Barely daring to interrupt, but really needing to know the answer to the question that has been burning in my chest since I have memory, I let my lips part tentatively.

"What was he like?" I ask in a voice that is barely more than a murmur.

"He had a cheeky smile," says mum as she chuckles, "beautiful chestnut-brown skin, just a bit darker than yours, and deep green eyes." She pronounces the last three words slowly, like it's hard to say them out loud, and I can see mum's thoughts as clear as day as our eyes meet in understandment: I have my father's eyes.

"I'm a bit ashamed to admit, we got together within a couple of days of meeting each other." Mum looks down to our entwined hands as she says these words, but then she looks back at me, resolution shining in her expression. "Morris was a good man. He cared about me, looked after me, and he always tried to provide and be understanding." She pauses for a moment, giving me enough time to picture what dad might have been like... all the images in my brain from the fake-make-believe-dads I created as a child seem to turn to dust and fly away, banishing into oblivion.

"But I had such a free and wild spirit," mum says, getting my attention back.

"You, mum? A wild spirit?" The words slip off my lips before I even realise I'm speaking. Mum laughs brightly, surely due to the confused expression on my face.
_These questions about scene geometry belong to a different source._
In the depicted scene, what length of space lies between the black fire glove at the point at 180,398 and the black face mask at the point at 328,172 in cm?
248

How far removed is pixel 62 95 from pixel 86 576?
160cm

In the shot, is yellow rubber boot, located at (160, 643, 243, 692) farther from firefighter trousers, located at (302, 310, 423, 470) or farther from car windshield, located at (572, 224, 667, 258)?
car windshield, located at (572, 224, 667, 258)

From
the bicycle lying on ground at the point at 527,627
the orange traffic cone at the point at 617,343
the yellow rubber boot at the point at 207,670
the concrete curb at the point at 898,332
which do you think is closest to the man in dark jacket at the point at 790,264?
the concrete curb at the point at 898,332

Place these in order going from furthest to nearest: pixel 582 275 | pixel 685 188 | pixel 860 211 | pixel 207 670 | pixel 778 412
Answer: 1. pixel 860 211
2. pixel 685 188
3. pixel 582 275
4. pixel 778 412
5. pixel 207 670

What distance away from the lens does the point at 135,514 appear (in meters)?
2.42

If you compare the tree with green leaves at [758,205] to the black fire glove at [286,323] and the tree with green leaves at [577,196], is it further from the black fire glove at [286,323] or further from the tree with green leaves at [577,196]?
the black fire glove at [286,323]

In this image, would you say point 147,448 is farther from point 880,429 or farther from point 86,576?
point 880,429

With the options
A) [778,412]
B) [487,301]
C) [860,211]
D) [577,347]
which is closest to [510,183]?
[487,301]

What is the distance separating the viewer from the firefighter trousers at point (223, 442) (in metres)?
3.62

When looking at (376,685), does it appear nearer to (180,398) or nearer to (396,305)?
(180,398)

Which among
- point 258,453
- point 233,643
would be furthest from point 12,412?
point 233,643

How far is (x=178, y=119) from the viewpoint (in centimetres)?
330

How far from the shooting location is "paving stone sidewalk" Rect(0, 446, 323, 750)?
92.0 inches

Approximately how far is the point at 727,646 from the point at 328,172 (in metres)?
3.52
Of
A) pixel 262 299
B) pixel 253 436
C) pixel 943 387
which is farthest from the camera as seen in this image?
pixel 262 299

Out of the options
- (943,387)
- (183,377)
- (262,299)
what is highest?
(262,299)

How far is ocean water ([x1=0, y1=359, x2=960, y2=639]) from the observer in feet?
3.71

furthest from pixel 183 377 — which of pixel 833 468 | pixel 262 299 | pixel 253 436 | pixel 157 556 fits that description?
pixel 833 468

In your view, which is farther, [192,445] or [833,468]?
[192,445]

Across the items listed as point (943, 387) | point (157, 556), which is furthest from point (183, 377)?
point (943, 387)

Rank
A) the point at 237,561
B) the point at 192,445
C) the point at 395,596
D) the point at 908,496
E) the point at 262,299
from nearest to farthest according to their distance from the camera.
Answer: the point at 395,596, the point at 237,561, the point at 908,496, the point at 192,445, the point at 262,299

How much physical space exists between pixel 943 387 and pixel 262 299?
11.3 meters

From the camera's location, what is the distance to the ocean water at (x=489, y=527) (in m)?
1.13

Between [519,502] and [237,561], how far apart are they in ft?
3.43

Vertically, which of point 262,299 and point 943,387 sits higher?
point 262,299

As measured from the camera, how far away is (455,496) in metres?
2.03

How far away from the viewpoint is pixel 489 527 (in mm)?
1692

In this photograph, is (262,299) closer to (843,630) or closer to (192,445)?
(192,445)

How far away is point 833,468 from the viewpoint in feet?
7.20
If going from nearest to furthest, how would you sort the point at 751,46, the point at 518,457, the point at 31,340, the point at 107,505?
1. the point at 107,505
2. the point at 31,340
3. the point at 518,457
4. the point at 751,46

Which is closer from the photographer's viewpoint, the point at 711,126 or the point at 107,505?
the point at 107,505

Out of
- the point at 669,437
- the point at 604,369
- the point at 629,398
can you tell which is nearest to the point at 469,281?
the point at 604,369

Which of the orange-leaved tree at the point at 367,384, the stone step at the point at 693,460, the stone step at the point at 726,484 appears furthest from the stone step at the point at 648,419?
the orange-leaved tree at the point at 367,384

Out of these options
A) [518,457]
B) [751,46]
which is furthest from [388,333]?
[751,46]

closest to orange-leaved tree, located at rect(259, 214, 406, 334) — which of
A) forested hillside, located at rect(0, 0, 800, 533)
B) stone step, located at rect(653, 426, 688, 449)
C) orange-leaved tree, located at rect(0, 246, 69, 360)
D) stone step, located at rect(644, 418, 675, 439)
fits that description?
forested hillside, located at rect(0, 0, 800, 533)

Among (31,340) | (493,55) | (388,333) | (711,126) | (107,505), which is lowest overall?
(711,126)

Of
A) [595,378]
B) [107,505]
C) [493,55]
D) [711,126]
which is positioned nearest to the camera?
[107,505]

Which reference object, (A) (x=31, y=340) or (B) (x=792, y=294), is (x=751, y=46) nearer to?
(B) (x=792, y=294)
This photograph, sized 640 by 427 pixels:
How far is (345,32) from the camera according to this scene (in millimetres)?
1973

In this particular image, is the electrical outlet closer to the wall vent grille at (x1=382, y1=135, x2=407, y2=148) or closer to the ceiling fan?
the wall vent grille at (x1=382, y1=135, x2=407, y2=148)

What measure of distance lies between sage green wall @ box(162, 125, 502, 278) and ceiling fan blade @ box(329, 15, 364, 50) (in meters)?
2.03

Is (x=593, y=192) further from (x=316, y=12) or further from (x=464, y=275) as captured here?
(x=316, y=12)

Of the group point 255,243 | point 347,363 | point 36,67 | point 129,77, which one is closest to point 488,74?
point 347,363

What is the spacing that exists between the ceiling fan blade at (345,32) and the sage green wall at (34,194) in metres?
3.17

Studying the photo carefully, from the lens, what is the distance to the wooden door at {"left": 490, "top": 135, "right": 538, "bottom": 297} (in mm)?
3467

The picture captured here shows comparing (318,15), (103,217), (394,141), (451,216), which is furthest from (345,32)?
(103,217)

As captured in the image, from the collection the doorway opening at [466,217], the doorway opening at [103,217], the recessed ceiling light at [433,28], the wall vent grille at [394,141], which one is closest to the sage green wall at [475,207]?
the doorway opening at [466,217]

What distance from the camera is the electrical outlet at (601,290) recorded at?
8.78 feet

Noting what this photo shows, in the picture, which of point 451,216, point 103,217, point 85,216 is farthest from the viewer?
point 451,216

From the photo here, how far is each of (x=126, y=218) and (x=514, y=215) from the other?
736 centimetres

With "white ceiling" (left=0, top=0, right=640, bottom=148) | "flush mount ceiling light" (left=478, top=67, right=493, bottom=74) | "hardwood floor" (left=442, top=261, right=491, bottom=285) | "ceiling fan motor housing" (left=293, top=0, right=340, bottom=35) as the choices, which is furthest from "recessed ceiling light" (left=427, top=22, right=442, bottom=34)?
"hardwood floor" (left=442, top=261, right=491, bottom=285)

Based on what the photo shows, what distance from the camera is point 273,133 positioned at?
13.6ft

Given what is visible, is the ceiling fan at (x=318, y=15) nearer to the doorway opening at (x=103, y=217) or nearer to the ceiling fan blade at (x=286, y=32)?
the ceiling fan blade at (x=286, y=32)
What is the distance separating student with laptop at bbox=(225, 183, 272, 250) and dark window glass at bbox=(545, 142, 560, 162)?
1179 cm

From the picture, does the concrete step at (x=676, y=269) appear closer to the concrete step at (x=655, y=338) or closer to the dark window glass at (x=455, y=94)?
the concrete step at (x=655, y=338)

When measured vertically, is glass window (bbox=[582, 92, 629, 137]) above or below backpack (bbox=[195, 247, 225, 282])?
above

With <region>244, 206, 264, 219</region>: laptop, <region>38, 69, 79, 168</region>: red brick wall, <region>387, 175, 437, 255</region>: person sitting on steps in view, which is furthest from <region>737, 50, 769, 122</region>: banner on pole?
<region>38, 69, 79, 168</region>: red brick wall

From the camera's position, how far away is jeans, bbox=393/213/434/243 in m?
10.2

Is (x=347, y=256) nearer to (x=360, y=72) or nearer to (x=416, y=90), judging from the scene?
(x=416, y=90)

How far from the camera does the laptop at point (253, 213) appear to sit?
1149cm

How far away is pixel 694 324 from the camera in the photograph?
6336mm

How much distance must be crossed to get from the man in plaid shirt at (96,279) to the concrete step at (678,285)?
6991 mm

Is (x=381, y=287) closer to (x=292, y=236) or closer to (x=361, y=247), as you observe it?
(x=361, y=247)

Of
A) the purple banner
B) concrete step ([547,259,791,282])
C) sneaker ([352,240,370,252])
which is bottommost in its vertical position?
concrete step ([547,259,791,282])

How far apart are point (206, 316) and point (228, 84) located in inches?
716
"I was a completely different person back then," she says, and she sounds sad all of a sudden. "Morris couldn't understand that. He wanted me to stay with him, but I wanted to travel. I wanted him to travel with me, but he couldn't picture that life for himself... He couldn't leave his home. He didn't want to."

Silence settles in as we both think about these words, as I try to imagine my mother as a wild spirit, and as I wish I could be one.

"When I found out I was pregnant, we had only been together for 6 months," mum adds in a constricted voice. Then she stands up, startling me, and walks over to the kitchen as she mutters an apology.